# WHAT IS EXPECTED:
Keep the pictures out. Copy every line of the listing exactly.

# DATA BELOW:
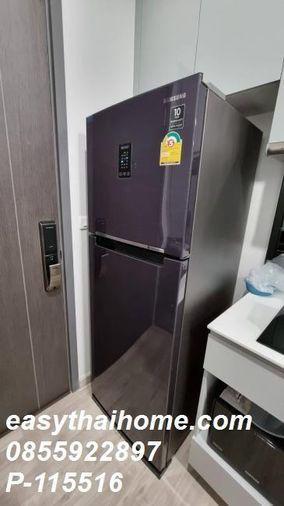 picture P-115516 Condo for sell Niche Pride Taopoon - Interchange fully furnished. - 2/13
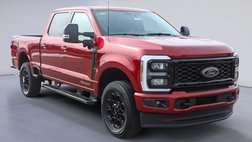 2026 Ford Super Duty F-250 
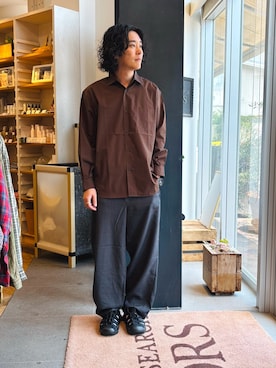 takuさんのコーディネート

# RESULT FOR THIS EXERCISE:
 picture P-115516 Condo for sell Niche Pride Taopoon - Interchange fully furnished. - 2/13
 2026 Ford Super Duty F-250 
 takuさんのコーディネート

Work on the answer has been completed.